Sony claimed that its unique technology and, crucially, its different-sized cassettes, allowed better picture quality than what was being offered elsewhere in the emerging category of home video recorders.
Thus was the so-called “format war” enjoined, with Betamax squaring off against its arch-rival format, known as VHS. The battle for market share was convincingly won by VHS, of course—but in an amusing historical footnote, Sony revealed just last week that while it is still producing Betamax cassettes, they will be discontinued next March.
The market failure of Betamax is often held up as an emblem of corporate ineptitude. Perhaps, but it was also an early example of the collision of two still-massive business forces: rapid innovation and selling across global markets. Consider the two recent data points about Fortune 500 companies. In a survey of the CEOs of these companies, 72 percent identified their company’s greatest challenge as “the rapid pace of technological innovation.” And Fortune 500 companies have an increasingly global profile, with 26 percent of them headquartered in emerging markets (up from just 5 percent in the 1980s and 1990s).
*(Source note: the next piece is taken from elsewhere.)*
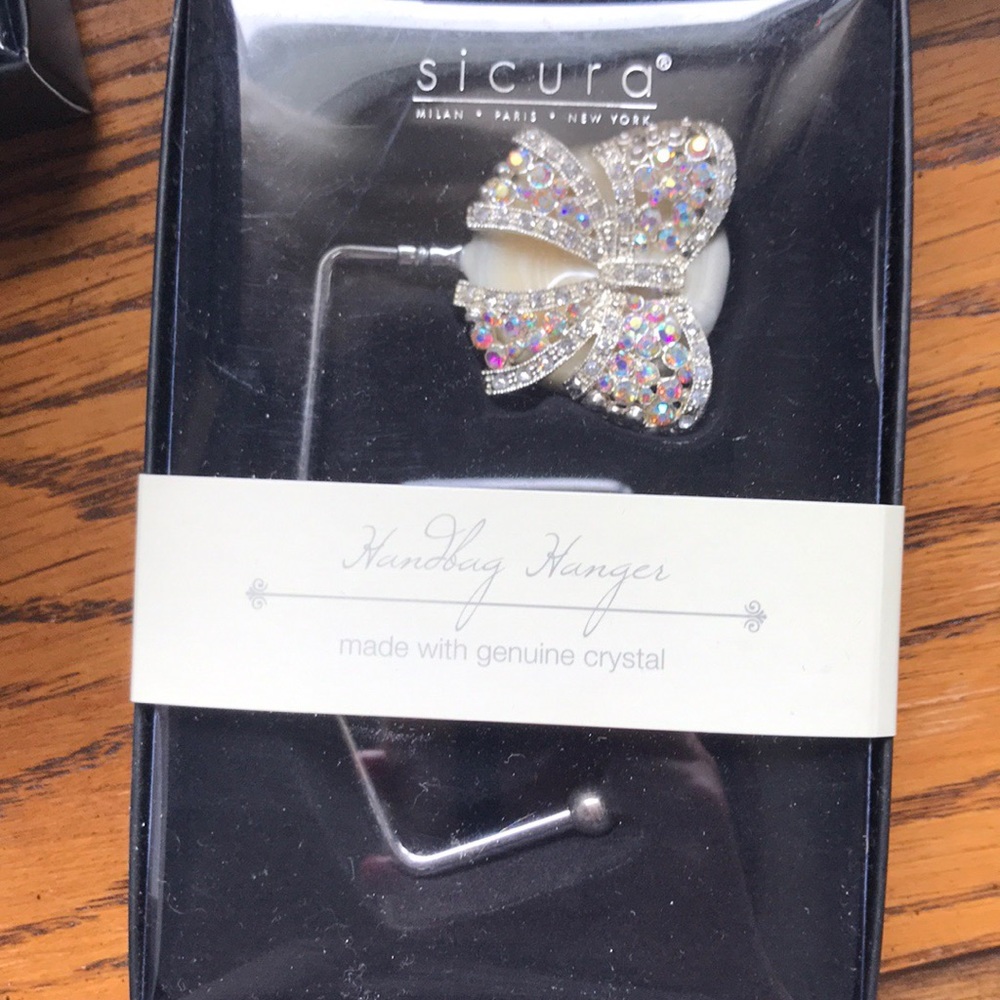 Sicura genuine crystal handbag holder. Bow. NIB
Innovation and globalization will almost surely shape business for the next 40 years as they have the past 40. The issues faced by executives at companies of all sizes and of all ages will be mind-boggling: How will they infuse innovation into their employees? How will they create a global brand? Or a common culture, when employees are spread throughout the world? How will they respond when their innovation fails to drive sales? Or when it is stolen abroad? Or when it is blocked by regulators? Or when their innovation is accused of “destroying jobs”?
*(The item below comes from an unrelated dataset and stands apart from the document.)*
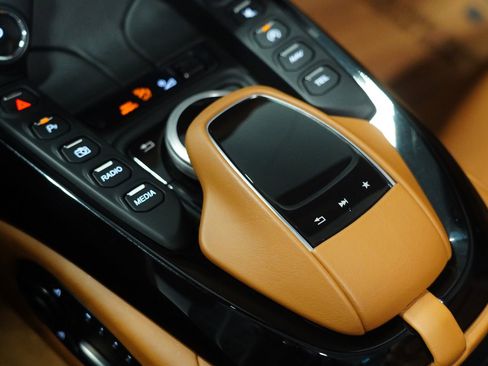 Used 2021 Aston Martin V8 Vantage Roadster RWD image 28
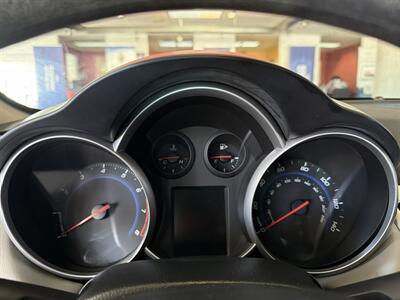 2012 Chevrolet Cruze LS 4DR SEDAN - Photo 11 - Hamilton, OH 45015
These management issues, and many others, are addressed head-on in a book published last week, “Growing Global: Lessons for the New Enterprise.” Among the contributing authors are leaders from diverse industries and sectors, including CEOs current (Jean-Pascal Tricoire of Schneider Electric) and former (Sam Palmisano of IBM and Shelly Lazarus of Ogilvy), a Nobel laureate economist and former Federal Reserve governor (Michael Spence and Kevin Warsh, respectively), and a co-founder of Yahoo! (Jerry Yang). There are also Slaughter & Rees Report connections to Growing Global: One of us worked directly with The Center for Global Enterprise, the publisher, to help produce the book, while the other has joined with the former CEO of eBay and others to praise it.
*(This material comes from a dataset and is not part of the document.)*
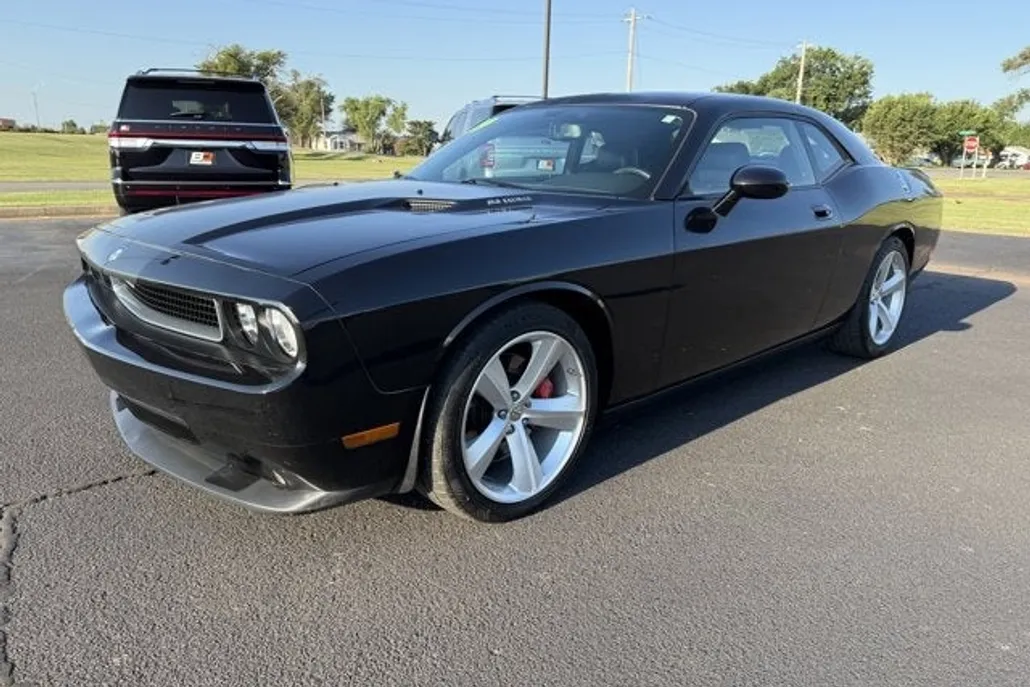 2009 Dodge Challenger SRT8 photo 1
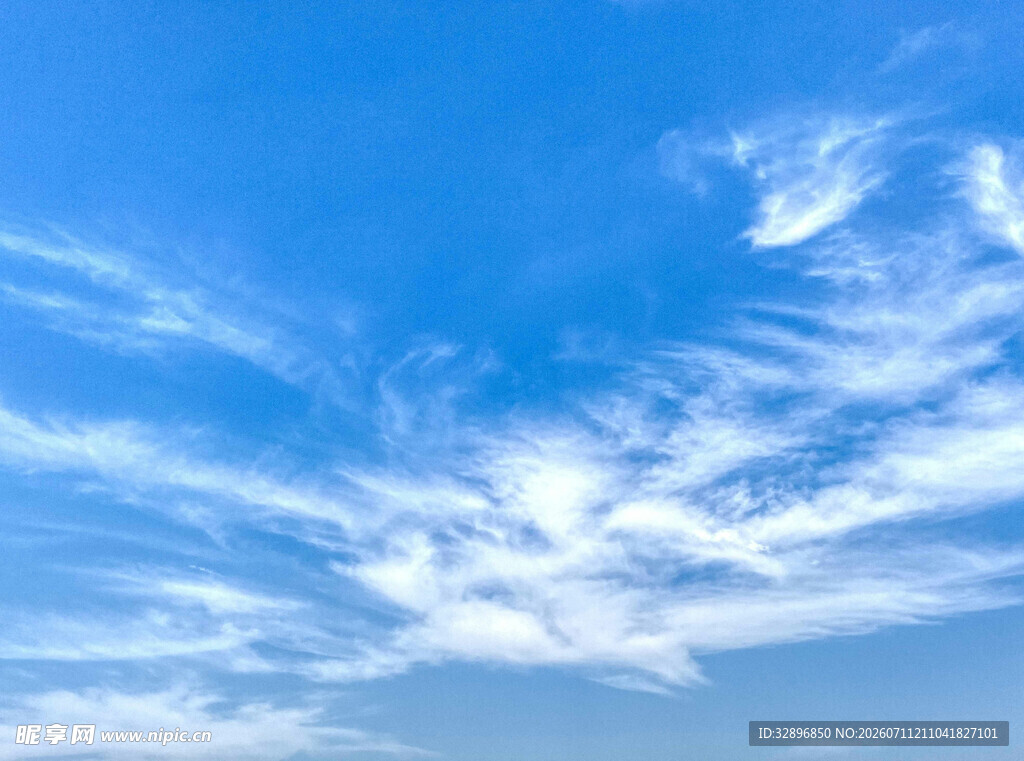 蓝天白云美景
Innovation is a key theme in Growing Global, but the Betamax story (or, more recently, the Palm Pilot and the BlackBerry and …) is a reminder that companies with breakthrough products often struggle amidst global competition. For executives of today’s high-flying companies hoping to avoid the fate of Betamax, or executives of any company grappling with how to navigate the global business landscape, a close reading of Growing Global would be time well spent.